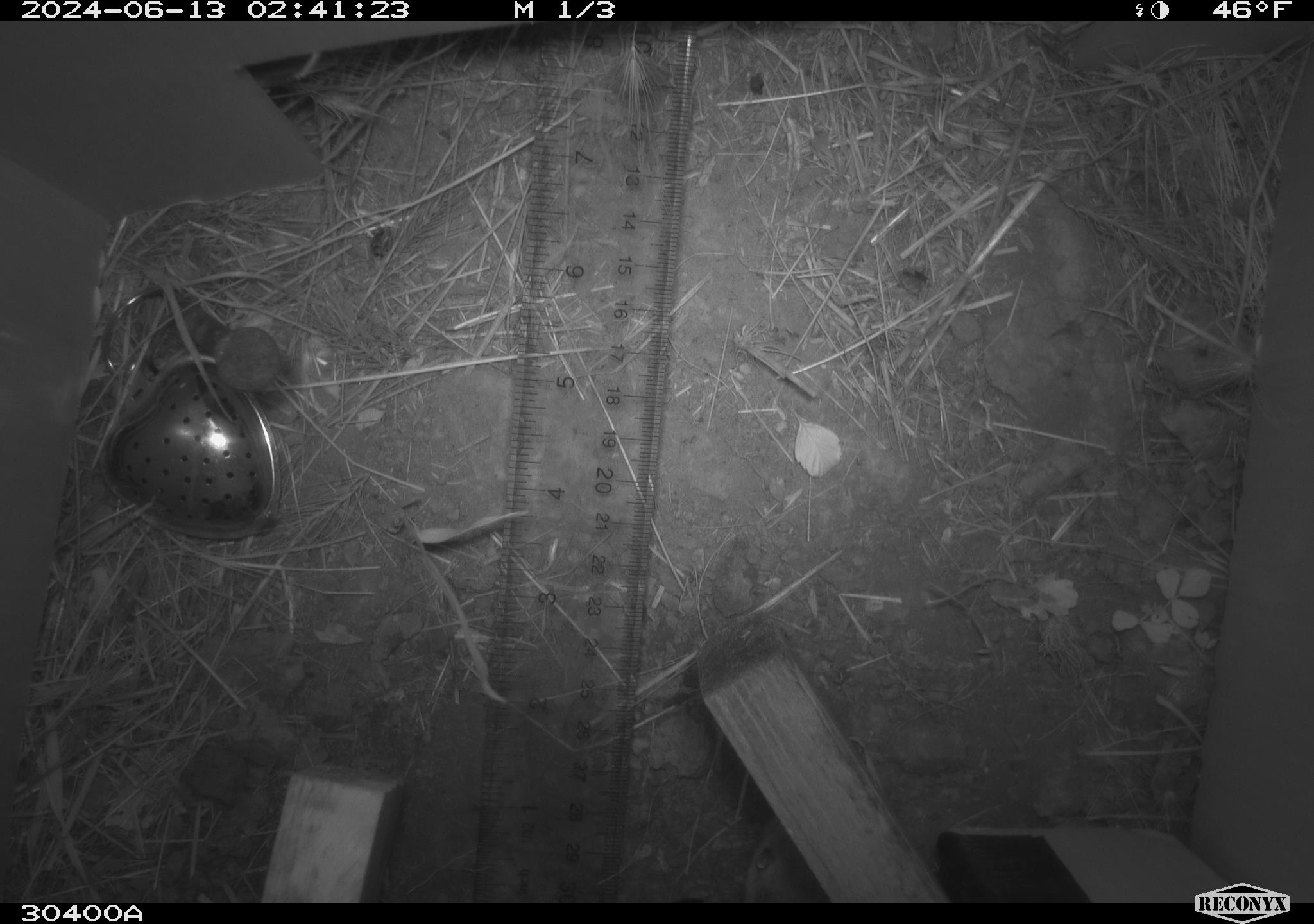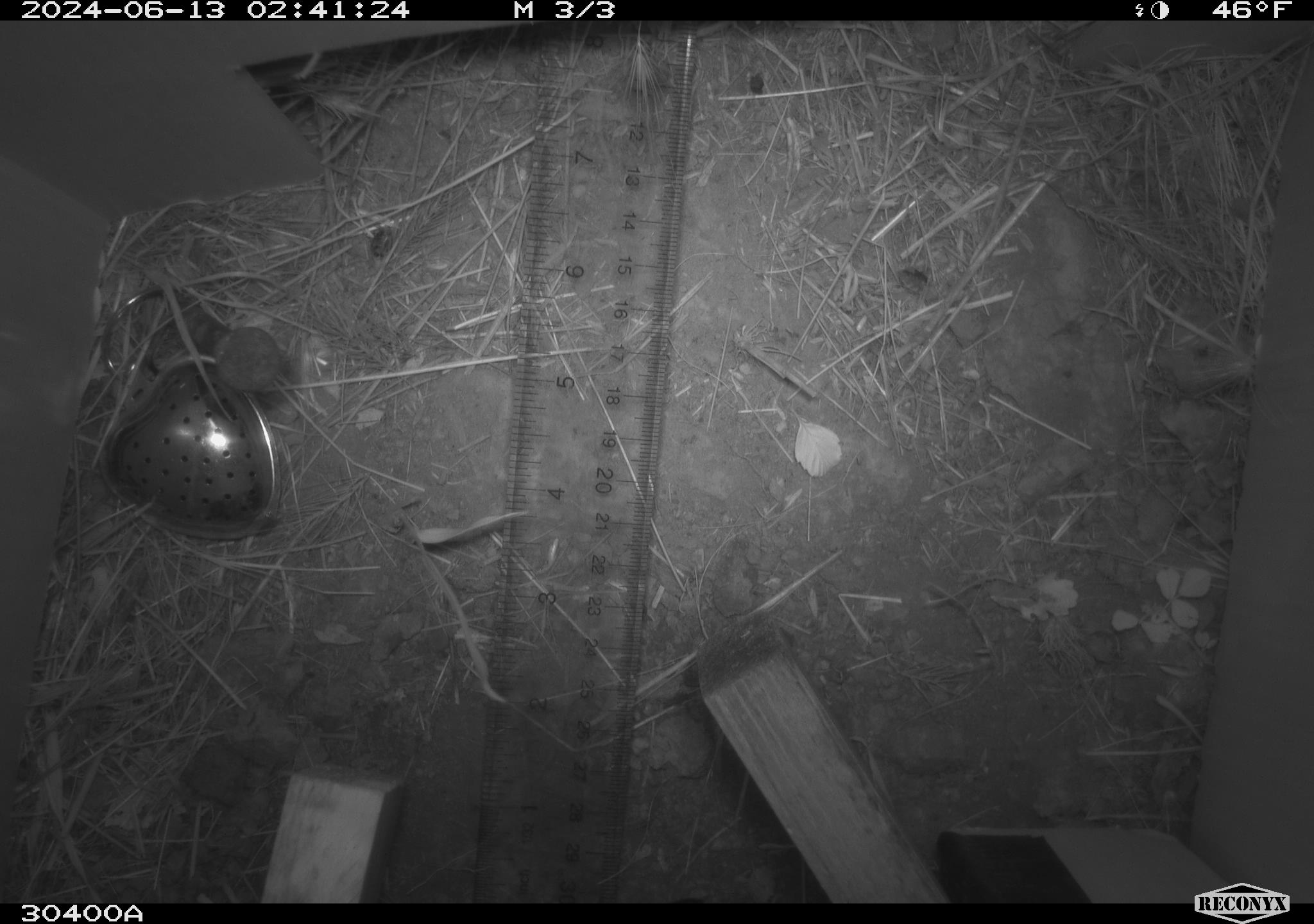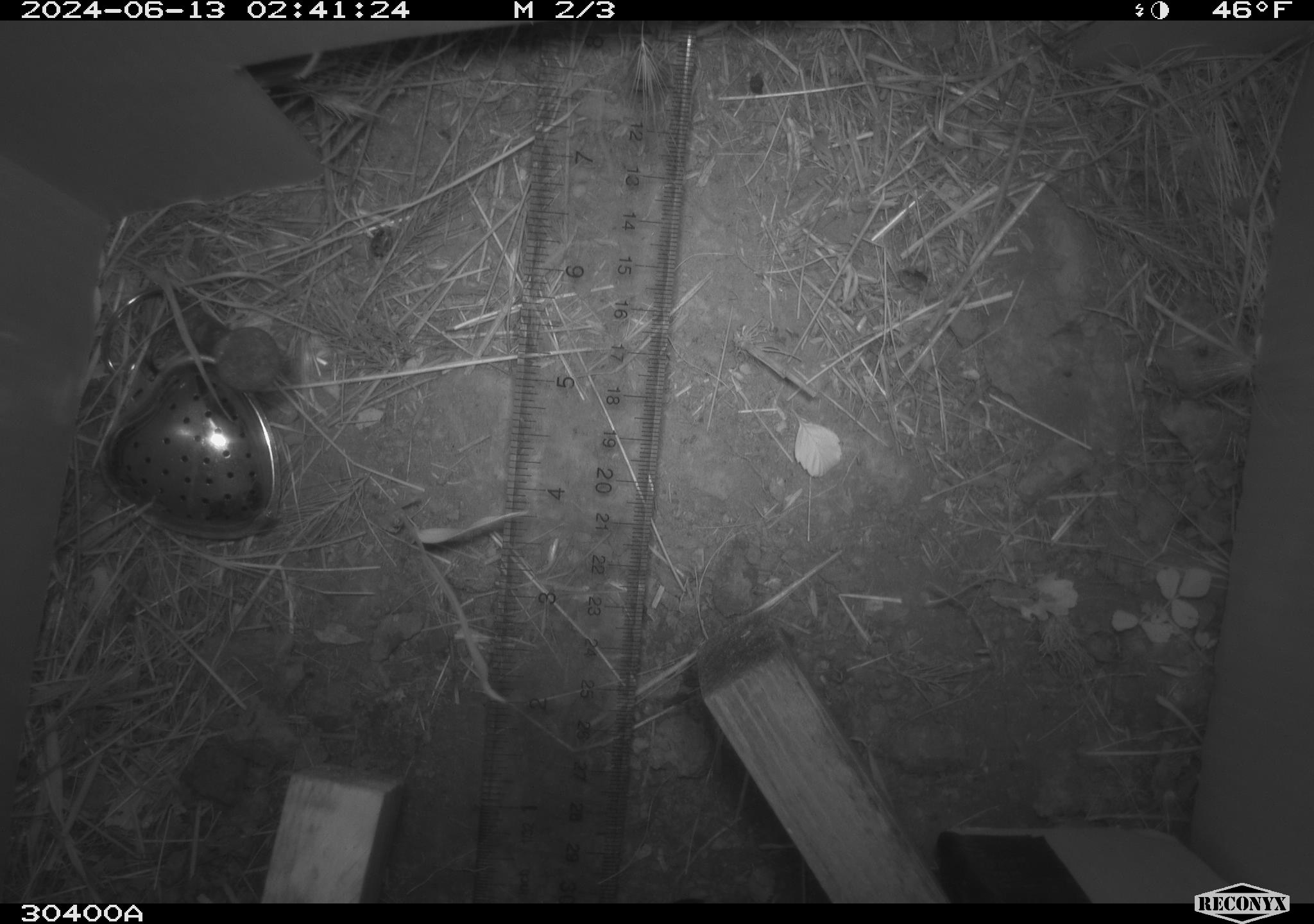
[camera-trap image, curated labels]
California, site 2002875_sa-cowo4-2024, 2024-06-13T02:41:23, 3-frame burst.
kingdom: Animalia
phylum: Chordata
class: Mammalia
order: Rodentia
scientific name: Rodentia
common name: mouse species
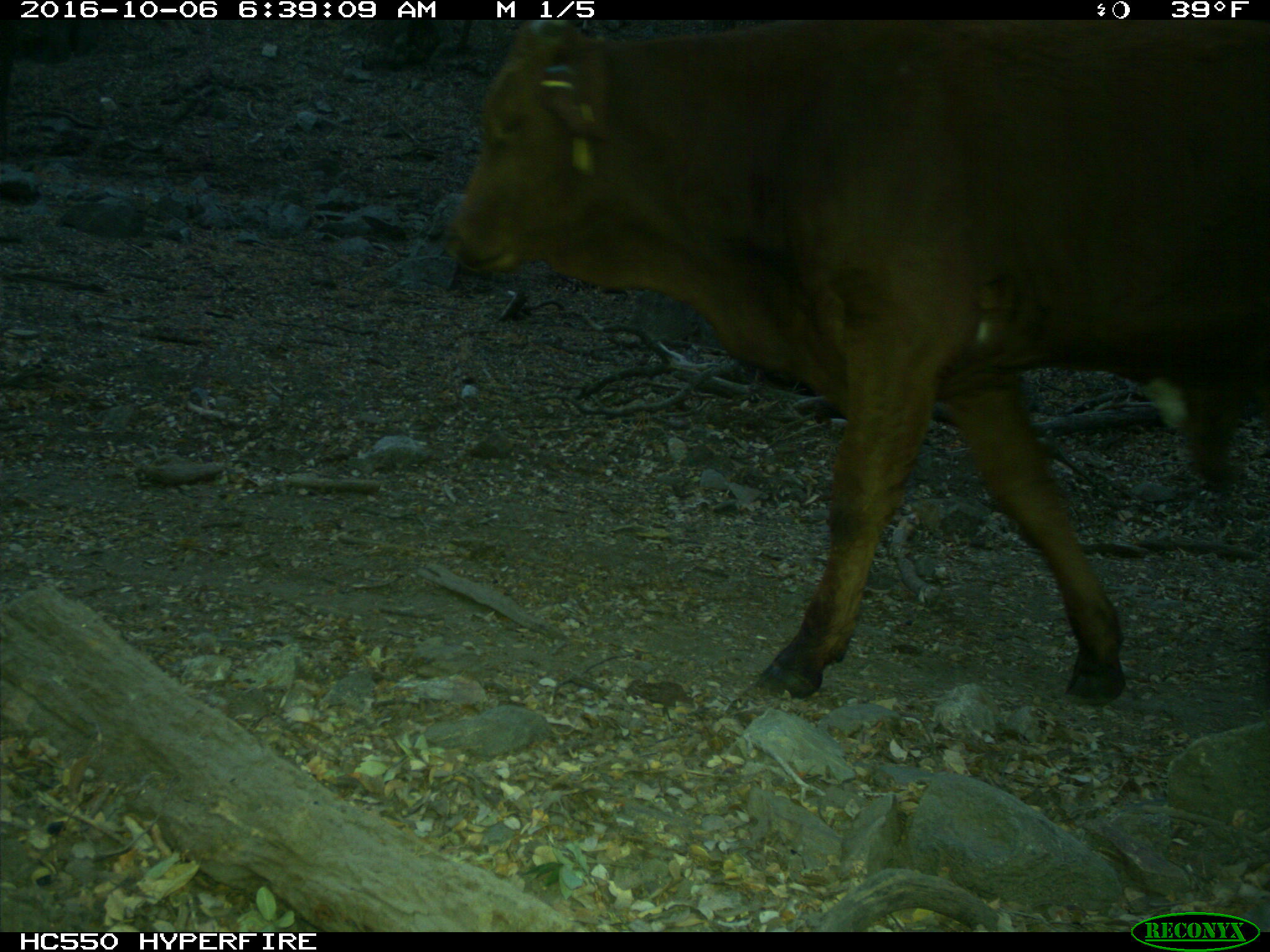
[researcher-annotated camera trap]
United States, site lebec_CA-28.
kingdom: Animalia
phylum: Chordata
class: Mammalia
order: Artiodactyla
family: Bovidae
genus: Bos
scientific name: Bos taurus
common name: domestic cow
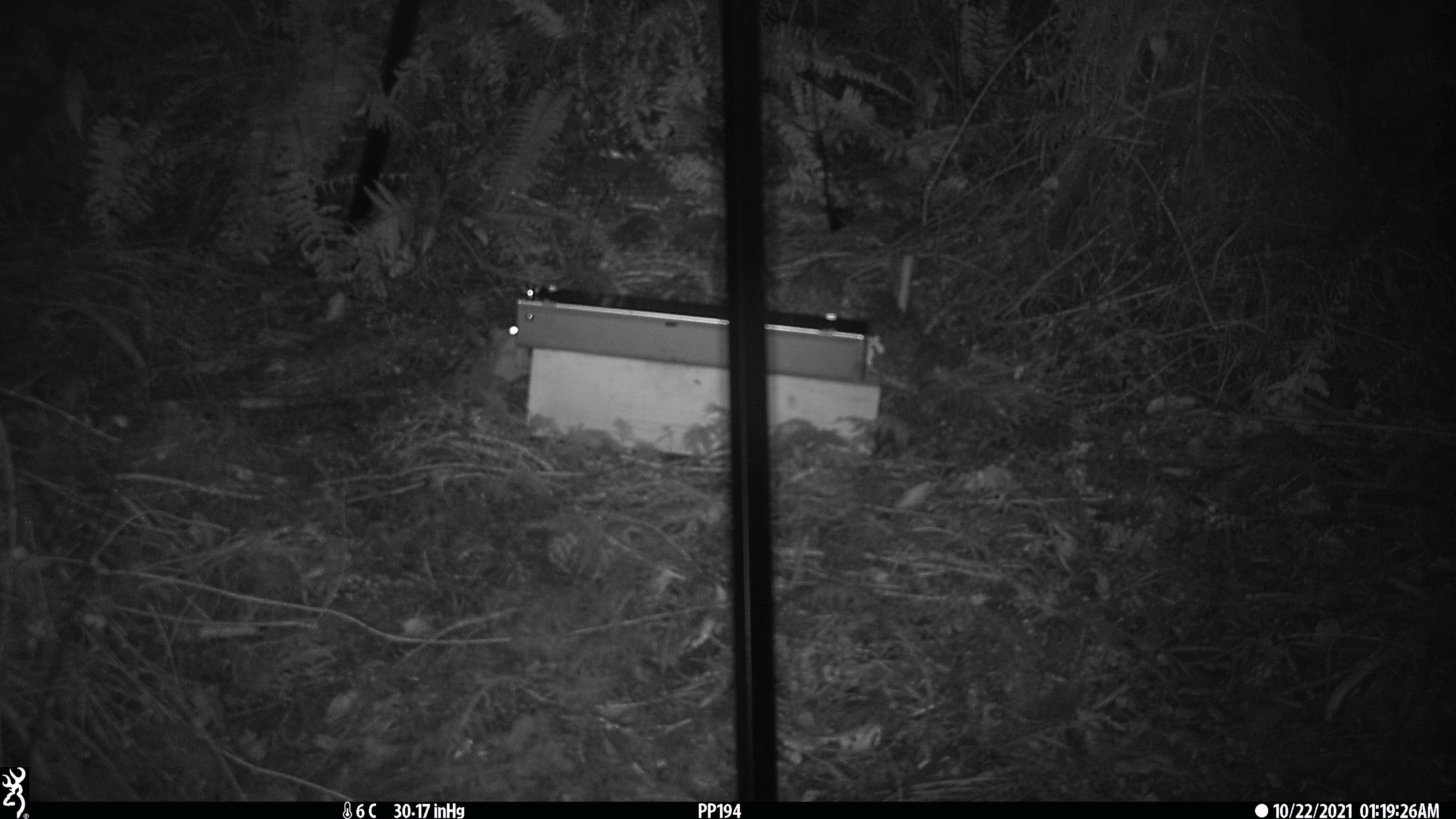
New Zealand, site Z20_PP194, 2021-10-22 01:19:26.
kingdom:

- - - - - - -

▶ Exercise instructions
Set down the material above exactly as written, but not the pictures.

▶ Result below
[camera-trap image, curated labels]
California, site 2002875_sa-cowo4-2024, 2024-06-13T02:41:23, 3-frame burst.
kingdom: Animalia
phylum: Chordata
class: Mammalia
order: Rodentia
scientific name: Rodentia
common name: mouse species
[researcher-annotated camera trap]
United States, site lebec_CA-28.
kingdom: Animalia
phylum: Chordata
class: Mammalia
order: Artiodactyla
family: Bovidae
genus: Bos
scientific name: Bos taurus
common name: domestic cow
New Zealand, site Z20_PP194, 2021-10-22 01:19:26.
kingdom:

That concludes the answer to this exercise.